Sei vorallem in der Absinkphase konzentriert und beobachte aufmerksam die Schnur. Wenn ein Zander beisst, dann fühlt sich das an als wenn dir jemand auf die Schnur schlägt.(so empfinde ich das zumindest). Dann sollte sofort angeschlagen werden#6
Bei starkem Seitenwind wirds schwierig. Da macht das GuFi- Angeln kein Spass mehr. Ich versuchs dann eher mit Wobblern. Die kann man auch bei stärkerem Wind noch führen.

Gruss

Stephan


----------



## Denni_Lo (14. Juni 2012)

*AW: Lernhilfen zur Bisserkennung beim Zander*



Slipknot1 schrieb:


> ...
> 
> Wie ist das speziell bei starken Wind, wie kann man da am besten einen Biss erkennen, geht das überhaupt?
> 
> Bin mal gespannt auf eure Antworten.



Stell Dich dabei paralell zum Gewässer, dann klappt das besser.
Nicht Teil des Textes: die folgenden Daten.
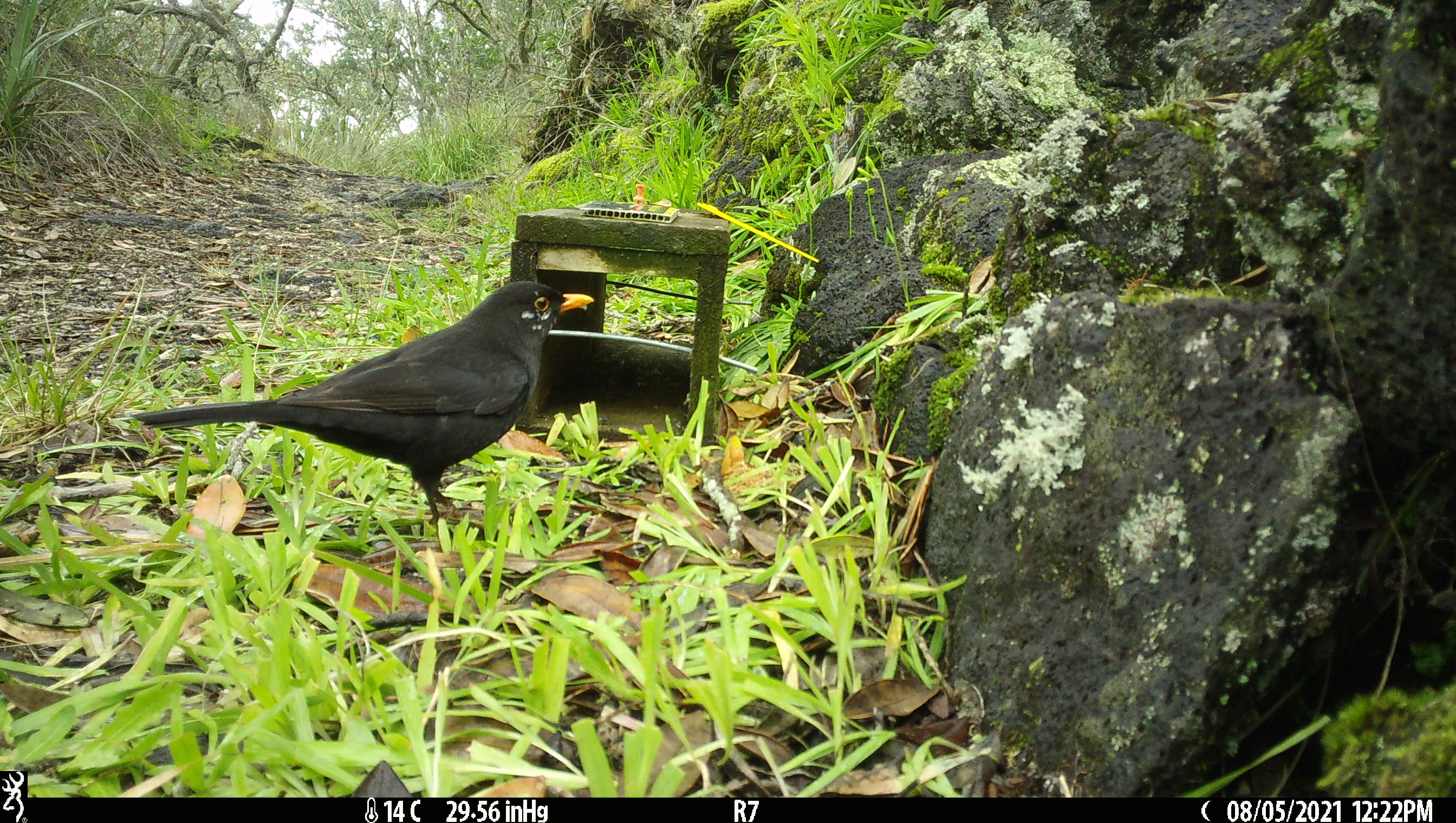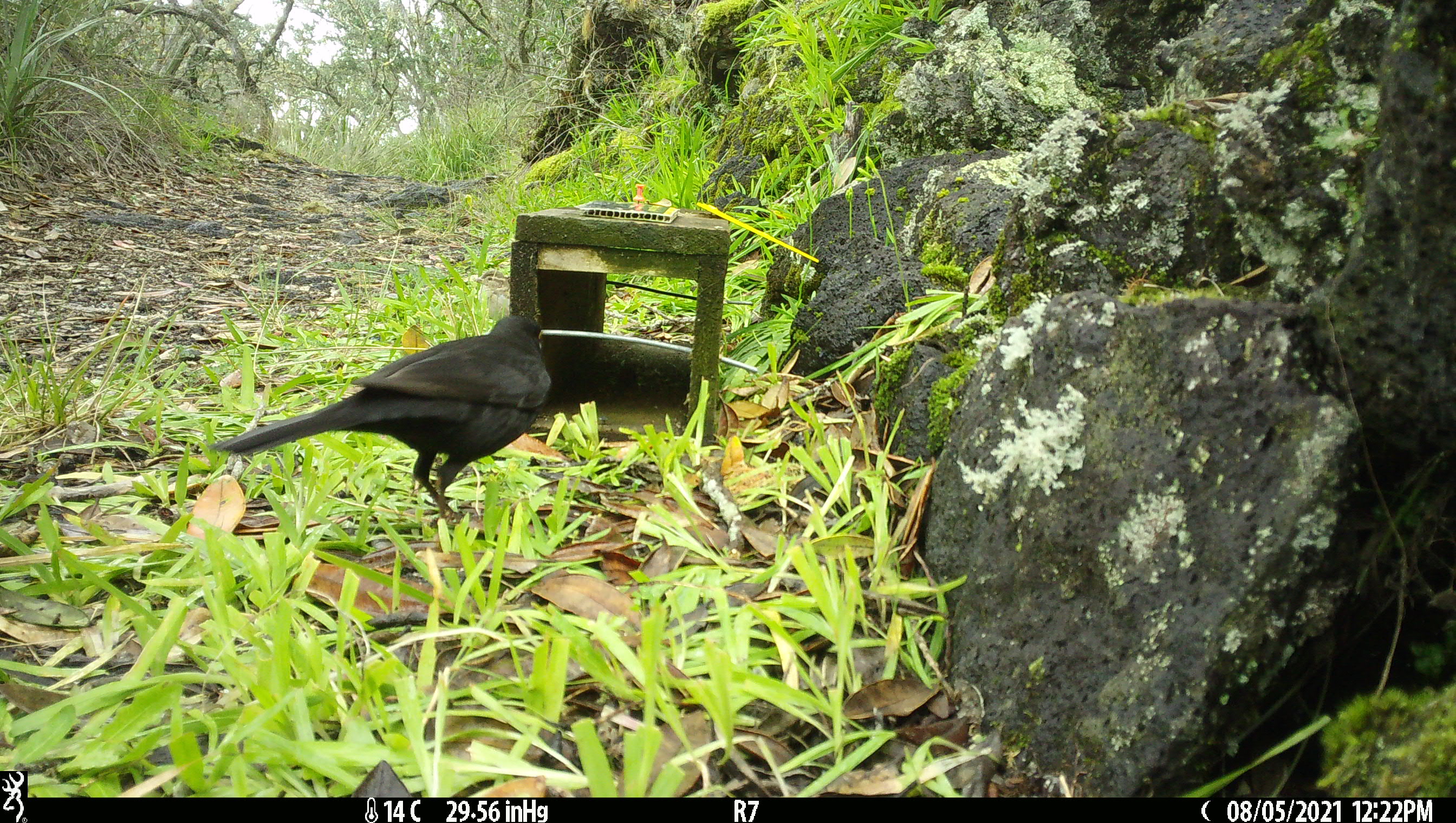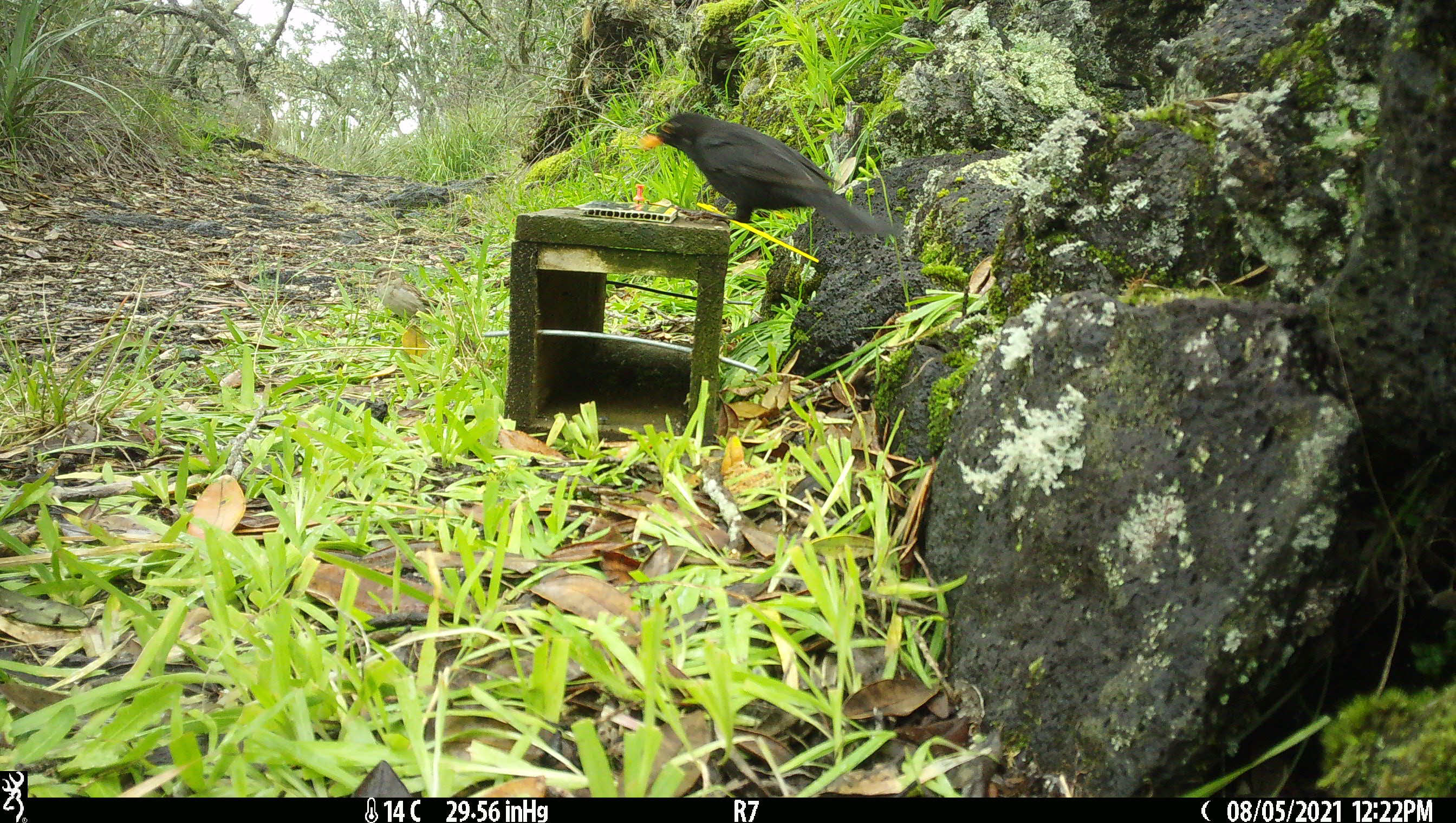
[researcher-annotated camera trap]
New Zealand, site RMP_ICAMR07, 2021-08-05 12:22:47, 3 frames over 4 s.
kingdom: Animalia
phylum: Chordata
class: Aves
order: Passeriformes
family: Turdidae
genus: Turdus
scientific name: Turdus merula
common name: eurasian blackbird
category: blackbird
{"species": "blackbird (eurasian blackbird) (Turdus merula)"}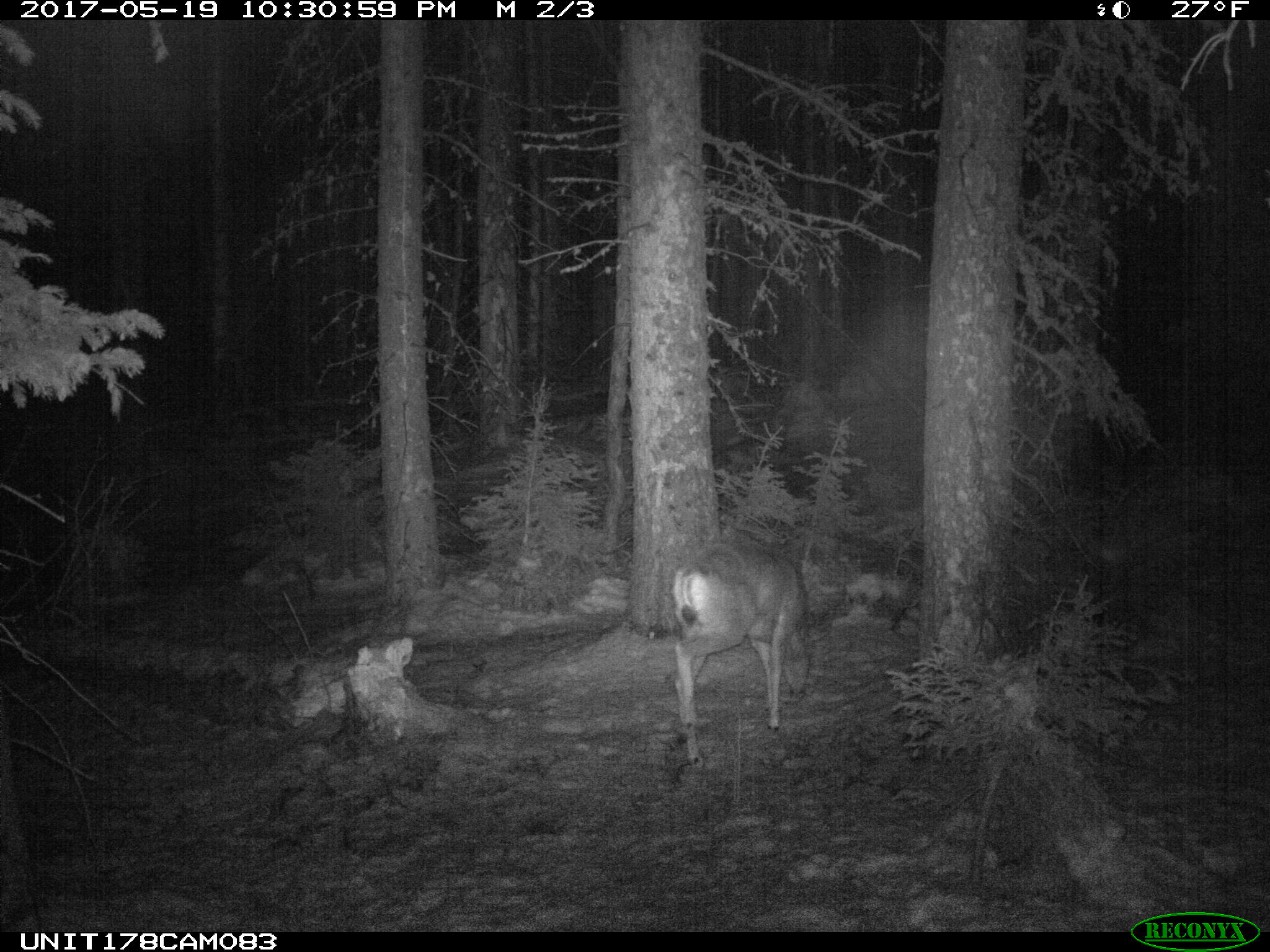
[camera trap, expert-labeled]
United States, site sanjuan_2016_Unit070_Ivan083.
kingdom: Animalia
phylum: Chordata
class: Mammalia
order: Artiodactyla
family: Cervidae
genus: Odocoileus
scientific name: Odocoileus hemionus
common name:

Was ich sehe ist dass Du keinen Biss gehabt hast, man merkt am GuFi schon ob da ein Zander dran gekaut hat oder nicht. Weiter Strecke machen und die Uhrzeiten varieren.


----------



## Perch-Noob (14. Juni 2012)

*AW: Lernhilfen zur Bisserkennung beim Zander*



Denni_Lo schrieb:


> Stell Dich dabei paralell zum Gewässer, dann klappt das besser.
> 
> Weiter Strecke machen und die Uhrzeiten varieren.


 
|good:
Achte darauf das dein Köder an gespannter Schnur absinkt, dann wirst du die Zanderbisse mit Sicherheit in der Schnur sehen können oder im Blank (TOCK) merken.
Die Nummer mit dem Finger in der Schnur ist bestimmt nicht uninteressant. 
Wenn du Herrn Hänel mal richtig dabei beobachtest, wirst du sehen das er die Shimano Stradic fischt mit ner 6.0:1 Übersetzung dadurch vereinfacht sich die Sache natürlich.
Des weitern hält er die Rute auch weiter vorne in Richtung Blank, somit ist der Weg vom Finger zur Schnur hin auch etwas kürzer. 

|wavey:


----------



## Slipknot1 (14. Juni 2012)

*AW: Lernhilfen zur Bisserkennung beim Zander*

Super schonmal von euch!!!  Werde noch No Action Shads probieren. Und wie ihr sagt: Strecke machen  ;-)


----------



## franconia (14. Juni 2012)

*AW: Lernhilfen zur Bisserkennung beim Zander*

Tipp meinerseits: Lass das mit dem "Finger an der Schnur fühlen/Schnur mit Finger stoppen" lieber bleiben und konzentriere Dich voll und ganz auf die Absinkphase. Ich bin mir relativ sicher, dass Du so mehr Bisse erkennst und dadruch auch verwerten kannst, als wenn du ständig zwanghaft versuchst an die Schnur zu kommen. Prämisse: Schnur immer auf Spannung.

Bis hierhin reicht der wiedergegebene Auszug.